男生把自己的坤坤塞到女生的蘑菇里
男生把自己的坤坤塞到女生的蘑菇里
这标题一看,是不是有点让人摸不着头脑?别急,这可不是什么奇怪的故事,而是我上周在老家后山亲眼看到的一件真事。我说的“坤坤”和“蘑菇”,都是我们村里小孩给东西起的外号,这里头,可藏着点特别的东西。
那天下午,太阳暖烘烘的,我闲着没事就去后山溜达。走到半山腰那片松树林,就听见有细碎的说话声,像是两个半大孩子。我悄悄拨开灌木一瞧,原来是邻居家的小勇,还有村口老李家的闺女小娟。俩人都蹲在地上,脑袋凑一块儿,神神秘秘的。
小勇手里攥着个东西,黑不溜秋的,大概有他拳头那么大,形状像个歪把子葫芦。他嘴里念叨着:“你拿稳了,拿稳了啊,我这‘坤坤’可金贵着呢。”我一看就乐了,什么“坤坤”,不就是他从家里带来的那个老秤砣嘛!这玩意儿是他爷爷那辈传下来的,铁疙瘩一个,他当成宝贝,还起了这么个名儿。
小娟呢,双手捧着一大朵刚摘下来的野生草菇。那蘑菇伞盖撑得老大,肉厚厚的,菌褶密密层层。小娟管它叫“小房子”,说像童话里精灵住的屋子。她有点紧张,又有点好奇,眼睛瞪得圆圆的,盯着小勇手里的秤砣。
“你……你真要放进来啊?会不会把我的‘小房子’压坏了?”小娟小声问。
“放心吧,我轻着点。你看啊,这‘坤坤’是实的,你这‘蘑菇房子’里头是空的,虚的。我把它慢慢放进去,这叫……这叫‘实心’放进‘虚心’里!我爷爷说的,实心的东西,有时候就得找个虚心的地方待着,才稳当,才能长出别的意思来。”小勇说得一本正经,虽然那些词儿从他嘴里说出来,听着有点大人腔,怪好玩的。
我当时听着,心里微微一动。这孩子,无意间好像碰到了点什么道理的门边。他没用什么大词,就是“实心”和“虚心”这么一比划,味道就出来了。
只见小勇屏住呼吸,真就小心翼翼地把那沉甸甸的黑秤砣,往那朵大草菇撑开的菌盖底下,那圈空心的菌柄接口里,慢慢地、一点点地塞进去。草菇的菌肉有弹性,居然真就承住了那分量,微微向下弯了弯,却没破。铁疙瘩稳稳地坐在了那朵柔软的“蘑菇房子”里。

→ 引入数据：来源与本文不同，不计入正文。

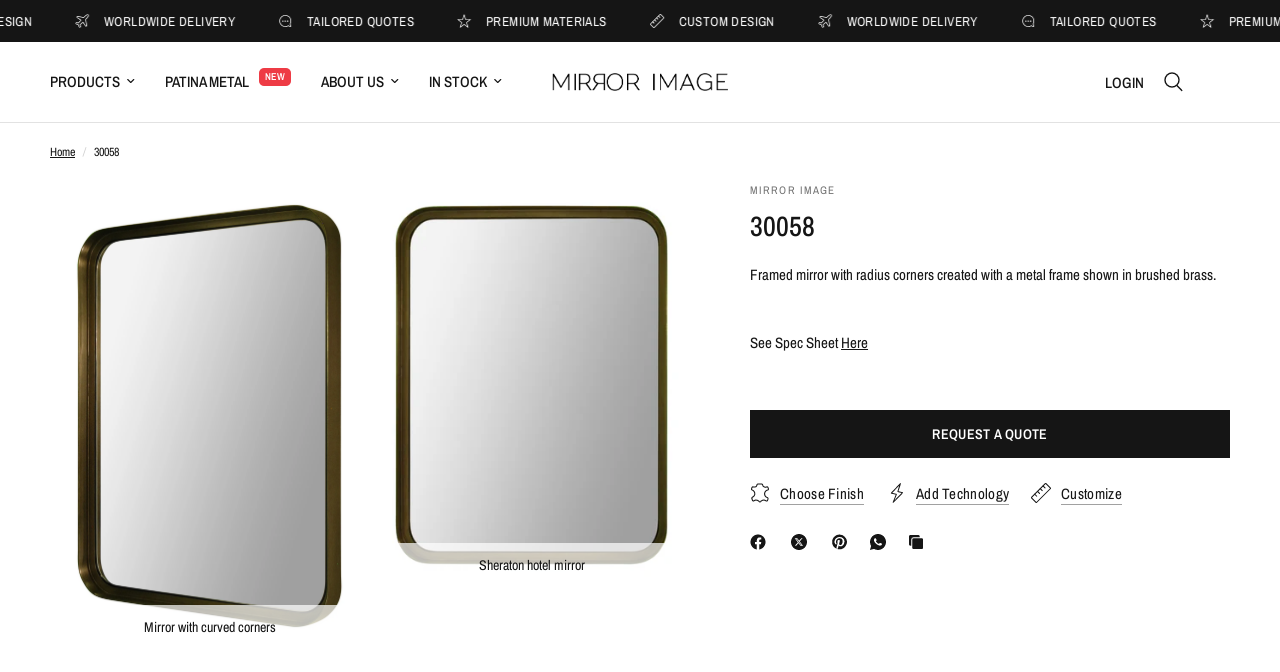

--- FILE ---
content_type: text/css
request_url: https://mirrorimageinc.com/cdn/shop/t/28/assets/max-height.css?v=155547012212047012461748903050
body_size: -228
content:
.max-height{display:block;background-color:var(--bg-body, #fff);padding:25px;font-size:.875rem;position:relative}.max-height--no-background{padding:0}.max-height--no-background .max-height--toggle{left:0;right:0;padding-bottom:0}.max-height--no-background.max-height--active{padding-bottom:25px}.max-height--inner{position:relative;overflow:hidden;max-height:var(--max-height, 350px)}.max-height--inner-content>*:last-child{margin-bottom:0}.max-height--toggle{display:none;position:absolute;bottom:0;left:25px;right:25px;padding-top:10px;padding-bottom:25px;text-align:left;color:var(--color-accent);background-color:var(--bg-body, #fff)}.max-height--toggle:after{content:"";display:block;position:absolute;bottom:100%;height:50px;left:0;width:100%;background:linear-gradient(180deg,rgba(var(--bg-body-rgb),0) 10%,rgba(var(--bg-body-rgb),1) 90%);pointer-events:none;transition:.25s opacity cubic-bezier(.104,.204,.492,1)}.max-height--toggle .text-button--read-less{display:none}.max-height--active{padding-bottom:55px}.max-height--active .max-height--toggle{display:block}.max-height--enabled .max-height--inner{max-height:none}.max-height--enabled .max-height--toggle:after{opacity:0;pointer-events:none}.max-height--enabled .text-button--read-more{display:none}.max-height--enabled .text-button--read-less{display:inline-flex}.max-height .metafield-rich_text_field>*:last-child{margin-bottom:0}
/*# sourceMappingURL=/cdn/shop/t/28/assets/max-height.css.map?v=155547012212047012461748903050 */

“看!成了!”小勇压低声音欢呼,脸上亮晶晶的,全是汗。小娟也笑了,捧着那朵托着秤砣的蘑菇,像捧着个稀世珍宝。阳光透过树叶缝隙,斑斑点点地洒在他们身上,洒在那奇特的组合上——坚硬的、沉甸甸的旧时光,安放在新鲜的、充满生机的柔软之中。
我没出去打扰他们,悄悄转身走了。一路上,脑子里总想着那个画面。那个黑铁秤砣,代表着过往的重量、实在的规矩,甚至是有点笨拙的传统;而那朵鲜嫩的蘑菇,是当下山野间的生机,是蓬松的、接纳的、充满可能性的空间。
把“实心”塞进“虚心”里,也许不是占领,而是一种安放,一种寻找依托的尝试。让有分量的东西,不至于沉没;让虚空的存在,也因此有了不同的质感。这大概就是一种很朴素的、对于传承与承载的直觉吧。它不需要多高的学问,就在两个孩子懵懂的游戏中,悄悄显露了一下身影。
后来我问小勇,那天你们最后把秤砣和蘑菇怎么处理了?他挠挠头说,蘑菇后来慢慢蔫了,他就把秤砣拿出来擦干净收好了。蘑菇埋在了树下,说可能明年还能长出来。东西是分开了,但那个下午,两者短暂结合时带来的那份新奇和郑重,那份对于“实”与“虚”的笨拙思考,大概会像一颗小种子,留在他们心里。说不定哪天遇到什么事,就会忽然想起,曾经有过那么一个下午,做过那么一件有点傻、却又有点意思的小事。